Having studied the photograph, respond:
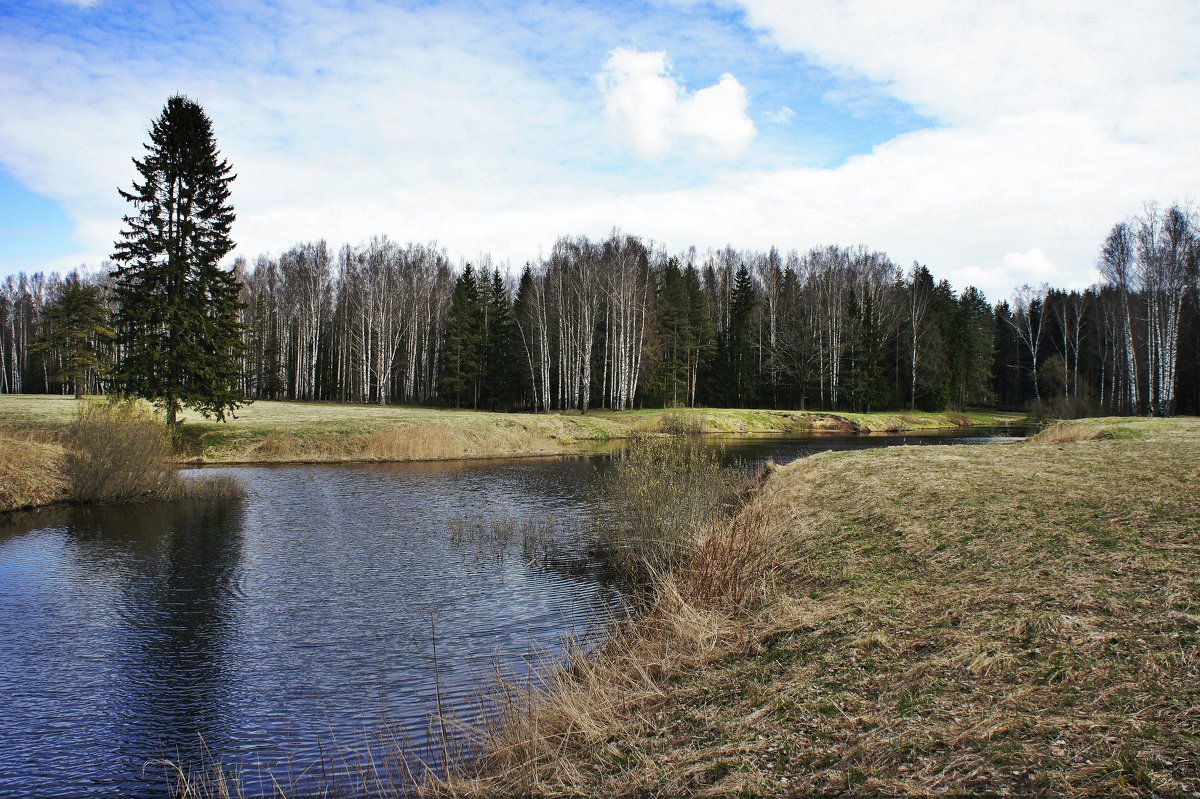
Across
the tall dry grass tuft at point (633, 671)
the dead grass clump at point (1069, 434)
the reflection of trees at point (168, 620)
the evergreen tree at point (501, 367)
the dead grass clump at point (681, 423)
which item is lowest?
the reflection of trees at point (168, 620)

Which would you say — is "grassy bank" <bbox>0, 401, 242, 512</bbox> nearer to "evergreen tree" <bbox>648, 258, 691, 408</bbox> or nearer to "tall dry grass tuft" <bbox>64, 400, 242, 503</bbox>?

————————

→ **INSTRUCTIONS FOR THE TASK**
Reproduce the entries above without change, omitting all pictures.

→ **RESULT OF THE EXERCISE**
Having studied the photograph, respond:
Across
the tall dry grass tuft at point (633, 671)
the dead grass clump at point (1069, 434)
the reflection of trees at point (168, 620)
the evergreen tree at point (501, 367)
the dead grass clump at point (681, 423)
which item is lowest?
the reflection of trees at point (168, 620)

Which would you say — is "grassy bank" <bbox>0, 401, 242, 512</bbox> nearer to "evergreen tree" <bbox>648, 258, 691, 408</bbox> or nearer to "tall dry grass tuft" <bbox>64, 400, 242, 503</bbox>?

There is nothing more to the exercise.